Он указал на пышнотелое кресло у окна. Ольга осторожно опустилась на бордовую подушку. Кресло, рассчитанное на гораздо более мощную фигуру, не шевельнулось под ее весом.
Никита достал из буфета, по массивности который был под стать креслу, золоченый пакет, потом – хрустальную вазу. Ольга отметила, что такая же стоит в бабушкином шкафу.
Он выдернул салфетку из стопки крахмальных льняных в том же буфете, смахнул пыль с вазы. Ольга смотрела, как из пакета падают конфеты – белого шоколада, темного, снова белого... Он поставил вазу перед Ольгой.
– Кофе, чай? – спросил он, не глядя на нее.
– Чай, – сказала она и добавила, потянув носом воздух: – Шоколадно пахнет.
Никита кивнул.
– Наталья Петровна, моя няня, любила шоколад.
– Она... Это ее дом? – тихо спросила Ольга.
– Теперь мой.
– Понимаю. – Ольга кивнула.
Она посмотрела на него. Глаза удивили Никиту – такими светлыми бывают промытые стекла, которые чуть-чуть затемняет занавеска из тончайшей серебряной органзы.
– Вы знаете, – говорил он, насыпая чай в абсолютно белый заварочный чайник, – недавно я сделал для себя открытие. Никогда не думал, что кофейный боб, набитый масляными семенами, не маленький, а размером с приличный кабачок.
– Вы думали, что он...
– Я думал, он похож на кофейное зерно.
– Значит, правду говорят, что мужчину можно поймать на сладкое? – спросила она, наблюдая, как Никита ставит на стол чашки, такие же белые, как и чайник.
– Вероятно, – предположил он усмехаясь. – Если учесть, что древние ацтеки пользовались ритуальным наркотиком, который назывался чоколатль. В Европе он стал светским афродизиаком. Потом, через столетия, вернулся в Америку как самое обычное лакомство. – Никита удивлялся: да о чем он говорит с молодой женщиной – лягушки, шоколад? Но слова сами собой выскакивали, руки наливали чай, подвигали чашку гостье, потом себе, тянулись за шоколадом к вазе, втайне надеясь столкнуться с ее рукой... – Но реакция на шоколад, точнее, на теобромин, который есть в нем, – продолжал он, – зависит от головы. – Он заметил, как ее взгляд замер на нем. – Теобромин – стимулятор. Поэтому сила его воздействия зависит не от концентрации, а от нейрохимической готовности мозга ответить, – поспешил объяснить Никита.
Ольга отправила в рот кусочек темного шоколада и спросила:
– Вы хотите сказать, что древний ацтек обретал необыкновенные способности больше от головы, чем от шоколада?
– Примерно так. Мы с вами можем проследить за собой. Я уверен, что ничего, кроме прилива бодрости, не почувствуем.
Разве? Ольга хотела возразить, что она уже чувствует что-то, чего не ощущала никогда прежде. Да, шоколад замечательный, похоже, ее голова ничем не отличается от головы древних ацтеков. Сердце билось так сильно, так жарко и так тревожно-томно, что...

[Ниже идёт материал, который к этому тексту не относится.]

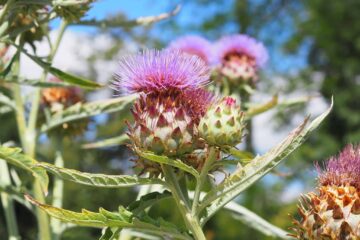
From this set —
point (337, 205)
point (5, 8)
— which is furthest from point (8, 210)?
point (337, 205)

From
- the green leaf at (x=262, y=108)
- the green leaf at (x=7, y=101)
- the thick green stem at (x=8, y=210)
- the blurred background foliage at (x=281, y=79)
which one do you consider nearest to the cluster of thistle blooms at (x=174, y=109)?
the thick green stem at (x=8, y=210)

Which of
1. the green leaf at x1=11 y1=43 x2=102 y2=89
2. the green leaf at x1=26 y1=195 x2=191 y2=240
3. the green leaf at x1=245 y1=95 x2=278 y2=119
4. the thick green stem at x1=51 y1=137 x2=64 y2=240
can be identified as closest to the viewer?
the green leaf at x1=26 y1=195 x2=191 y2=240

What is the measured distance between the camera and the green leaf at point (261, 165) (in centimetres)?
101

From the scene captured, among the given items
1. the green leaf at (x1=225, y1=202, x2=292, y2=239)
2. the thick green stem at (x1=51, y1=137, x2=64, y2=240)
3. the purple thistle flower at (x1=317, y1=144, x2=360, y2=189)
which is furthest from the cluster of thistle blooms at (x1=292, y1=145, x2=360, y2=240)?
the thick green stem at (x1=51, y1=137, x2=64, y2=240)

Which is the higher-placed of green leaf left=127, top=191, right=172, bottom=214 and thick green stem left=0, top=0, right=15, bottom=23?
thick green stem left=0, top=0, right=15, bottom=23

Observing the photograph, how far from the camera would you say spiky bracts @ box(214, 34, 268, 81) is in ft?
8.09

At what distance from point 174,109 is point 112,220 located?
0.75ft

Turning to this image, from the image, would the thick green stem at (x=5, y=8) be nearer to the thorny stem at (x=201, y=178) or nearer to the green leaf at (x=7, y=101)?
the thorny stem at (x=201, y=178)

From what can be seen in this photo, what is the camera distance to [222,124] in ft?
3.42

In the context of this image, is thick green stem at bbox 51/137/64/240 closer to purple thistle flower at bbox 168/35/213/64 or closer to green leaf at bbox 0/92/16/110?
green leaf at bbox 0/92/16/110

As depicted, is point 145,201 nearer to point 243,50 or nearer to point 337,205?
point 337,205

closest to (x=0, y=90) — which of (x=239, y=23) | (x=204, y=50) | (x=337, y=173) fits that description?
(x=337, y=173)

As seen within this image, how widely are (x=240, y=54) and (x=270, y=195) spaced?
10.7 m

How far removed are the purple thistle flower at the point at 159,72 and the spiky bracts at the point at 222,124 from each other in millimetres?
71
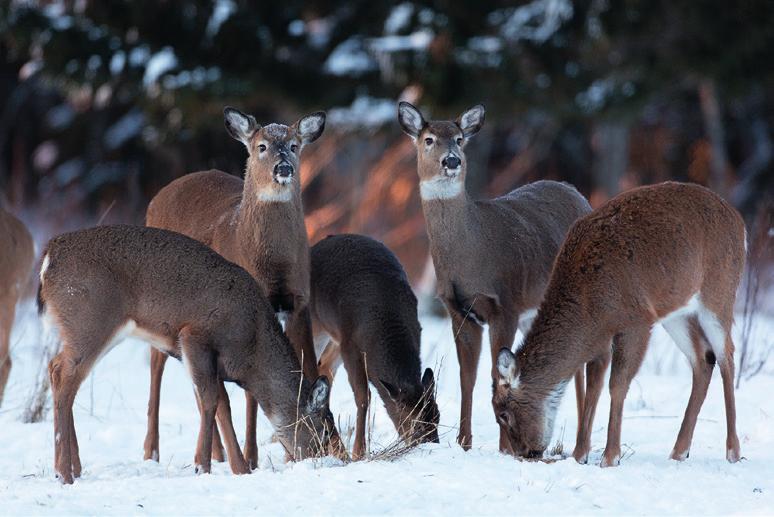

– Но если переесть шоколада, то мы испытаем на себе тахикардию и головную боль, – услышала она.
Ольга едва удержалась от признания, что уже чувствует сбивчивое сердцебиение. А вот насчет головной боли... С ней такое бывало – после близости с мужчиной у нее болела голова без вмешательства шоколада.
Но если эта близость будет после шоколада? Нет, нет, ничего такого, она возьмет себя в руки, не станет проверять. Она – да. А он? Она же будет такая сладкая... Давным-давно, когда Ольга была маленькая, они с бабушкой жили летом в Угличе. Их соседка рассказывала:
– На мою Манечку мужики летят как мухи на мед.
Ольга помнила, что недолго размышляла над новостью. Она положила ложку меда на блюдце, поставила на подоконник, надеясь проследить – прилетят или нет?
Вечером, разглядывая нетронутую поверхность меда, сказала бабушке:
– Ни одного. Бабушка, а каким медом мажется Манечка тети Ули? На наш мед никакой мужик не прилетел. И мухи тоже.
Валентина Яковлевна смотрела на Ольгу, не понимая, о чем она. Потом, бросив взгляд на подоконник с блюдцем, засмеялась.
– Блюдце надо ставить туда, где есть мухи, а самой крутиться там, где мужчины.
– Я отнесу его в клуб! – объявила Ольга с уверенностью пятилетнего гения.
Бабушка смеялась. Но не останавливала ее. Она знала то, что сейчас знает и сама Ольга: дети быстро забывают о своих открытиях. Они торопятся освободить место для новых.